● **PROMPT**: Give every line of the records below as a Markdown table with the columns Row and Line, numbering the rows and skipping blank lines. Leave the pictures out of the table.

● **RECORD EXCERPTS**:
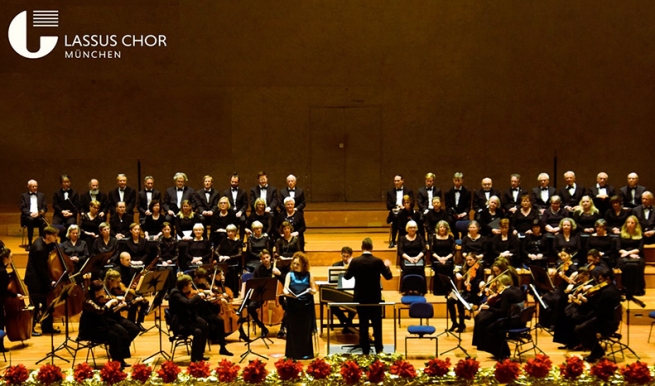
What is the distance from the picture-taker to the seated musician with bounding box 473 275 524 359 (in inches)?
294

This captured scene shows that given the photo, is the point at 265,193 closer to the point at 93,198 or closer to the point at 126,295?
the point at 93,198

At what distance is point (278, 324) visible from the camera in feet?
29.4

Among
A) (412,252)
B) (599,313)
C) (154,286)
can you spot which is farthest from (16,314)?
(599,313)

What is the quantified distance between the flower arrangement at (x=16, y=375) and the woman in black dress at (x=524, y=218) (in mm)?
6713

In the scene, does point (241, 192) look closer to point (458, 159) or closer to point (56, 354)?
point (56, 354)

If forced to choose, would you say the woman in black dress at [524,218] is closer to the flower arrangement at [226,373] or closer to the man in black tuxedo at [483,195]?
the man in black tuxedo at [483,195]

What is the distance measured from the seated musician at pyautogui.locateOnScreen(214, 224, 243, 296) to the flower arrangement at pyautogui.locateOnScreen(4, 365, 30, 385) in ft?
→ 12.2

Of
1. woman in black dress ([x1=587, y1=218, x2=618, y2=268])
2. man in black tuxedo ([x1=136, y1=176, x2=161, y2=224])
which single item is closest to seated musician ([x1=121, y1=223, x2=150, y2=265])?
man in black tuxedo ([x1=136, y1=176, x2=161, y2=224])

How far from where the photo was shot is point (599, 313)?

● **TASK ANSWER**:
| Row | Line |
|---|---|
| 1 | What is the distance from the picture-taker to the seated musician with bounding box 473 275 524 359 (in inches)? |
| 2 | 294 |
| 3 | This captured scene shows that given the photo, is the point at 265,193 closer to the point at 93,198 or closer to the point at 126,295? |
| 4 | the point at 93,198 |
| 5 | At what distance is point (278, 324) visible from the camera in feet? |
| 6 | 29.4 |
| 7 | Among |
| 8 | A) (412,252) |
| 9 | B) (599,313) |
| 10 | C) (154,286) |
| 11 | can you spot which is farthest from (16,314)? |
| 12 | (599,313) |
| 13 | What is the quantified distance between the flower arrangement at (x=16, y=375) and the woman in black dress at (x=524, y=218) (in mm)? |
| 14 | 6713 |
| 15 | In the scene, does point (241, 192) look closer to point (458, 159) or closer to point (56, 354)? |
| 16 | point (56, 354) |
| 17 | If forced to choose, would you say the woman in black dress at [524,218] is closer to the flower arrangement at [226,373] or closer to the man in black tuxedo at [483,195]? |
| 18 | the man in black tuxedo at [483,195] |
| 19 | What is the distance measured from the seated musician at pyautogui.locateOnScreen(214, 224, 243, 296) to the flower arrangement at pyautogui.locateOnScreen(4, 365, 30, 385) in ft? |
| 20 | → 12.2 |
| 21 | Of |
| 22 | 1. woman in black dress ([x1=587, y1=218, x2=618, y2=268]) |
| 23 | 2. man in black tuxedo ([x1=136, y1=176, x2=161, y2=224]) |
| 24 | which single item is closest to seated musician ([x1=121, y1=223, x2=150, y2=265])? |
| 25 | man in black tuxedo ([x1=136, y1=176, x2=161, y2=224]) |
| 26 | How far from where the photo was shot is point (599, 313)? |